----- Excerpt to read

Chiefs Frank Temoke and Frank Brady adamantly refused the government payoff at Battle Mountain, Nevada on December 11, 1992. Temoke was sure that the Shoshone would lose their claim to the lands if they accepted the funds. He said, "I did not sign any agreement for money. The actions of the federal government are unconstitutional, immoral, genocide and against international law." Brady urged his people to refuse the settlement also, saying, "The people need land, not money." They both faced immense pressure from their own people to sell out because many of the Shoshone wanted the money. Brady said, "Some say we've lost the land already and that may be so, but we still have a fighting chance if we don't take the government payment." By 1998 the value of the settlement had increased to $100 million, and it continues to grow.

Congress passed the Western Shoshone Claims Distribution Act of 2004, which authorized payment of $145 million to the tribe for the transfer of 25 million acres (101,000 km^{2}) of their traditional territory to the United States. Seven of the nine tribal councils within the Western Shoshone Nation passed resolutions opposing the legislation and refusing settlement payment.

On March 10, 2006, the United Nations Committee on the Elimination of Racial Discrimination stated "credible information alleging that the Western Shoshone indigenous people are being denied their traditional rights to land." On January 17, 2006, the U.S. District Court for the District of Nevada dismissed a lawsuit filed by the Western Shoshone National Council against the United States, seeking to quiet title to lands whose boundaries were defined by the Treaty of Ruby Valley (See 415 F. Supp. 2d 1201).

==Representation in other media==
- Broken Treaty at Battle Mountain (1975) is a documentary by Joel Freedman about the U.S. treatment of the Western Shoshone since the signing of the 1863 treaty. The documentary shows violations by the Bureau of Land Management and other agencies, which adversely affected the conditions of their traditional territory.

----------
----- Data extract

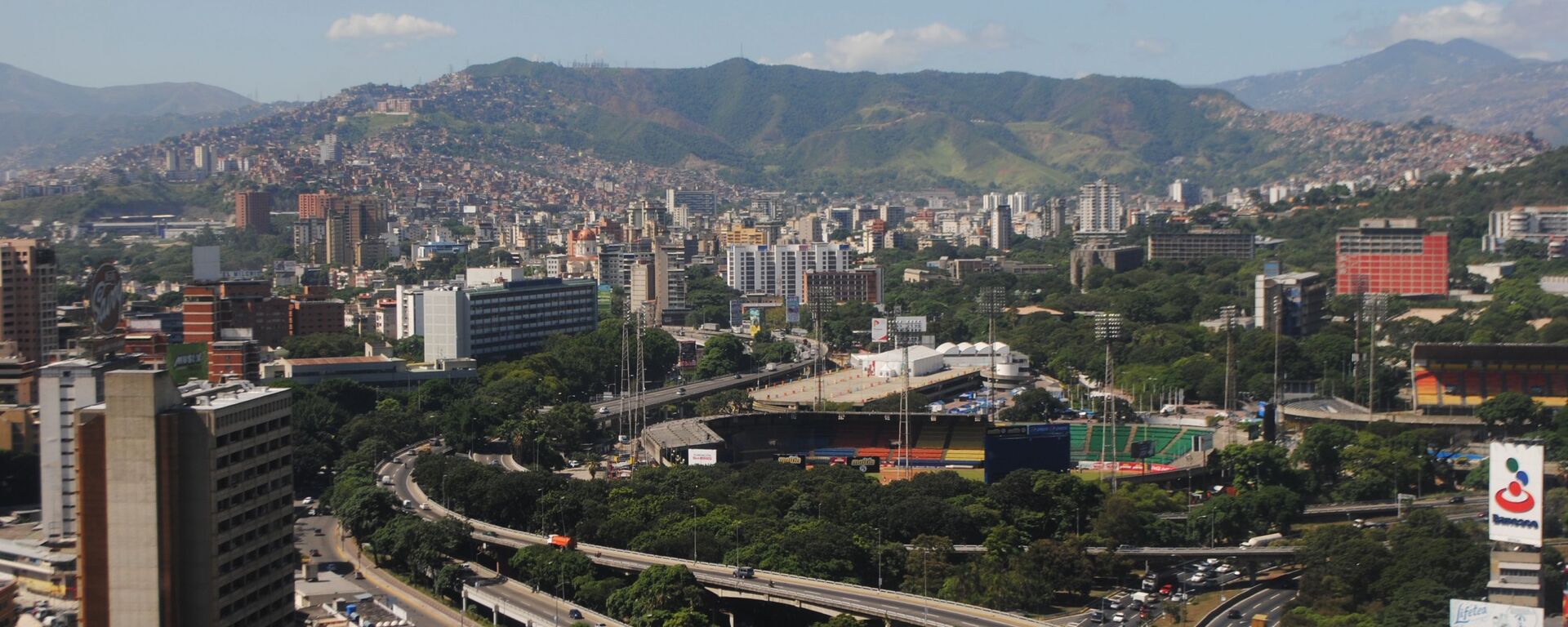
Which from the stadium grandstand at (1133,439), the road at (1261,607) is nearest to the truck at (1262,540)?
the road at (1261,607)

----------

What you need to do >>
• a. In the Western Shoshone text, how many of the nine tribal councils passed resolutions opposing the Western Shoshone Claims Distribution Act of 2004?
• b. Resume the Western Shoshone text and keep writing after its final sentence.

Answers by task >>
• a. Seven of the nine tribal councils opposed it.

• b.
- To Protect Mother Earth (1989) is a documentary by Freedman and produced by Robert Redford that addressed the Shoshone tribe's efforts to protect its lands and rights, at a time when the US was trying to settle the land claims case.
- American Outrage (2008) is a documentary film that explored disputes over tribal land in litigation led by Mary Dann and Carrie Dann (two Western Shoshone sisters who challenged the U.S. government over issues of land use) and the United Nation's recognition of the Western Shoshone struggle. It was originally titled Our Land, Our Life before being recut. It was directed by George Gage and Beth Gage and written by Beth Gage.
- Land of the Brave is a documentary by Joel Freedman, produced in 2016 and narrated by Robert Redford. It is a sequel to the documentaries Broken Treaty at Battle Mountain and To Protect Mother Earth, continuing the coverage of the Western Shoshone and their land claims issues.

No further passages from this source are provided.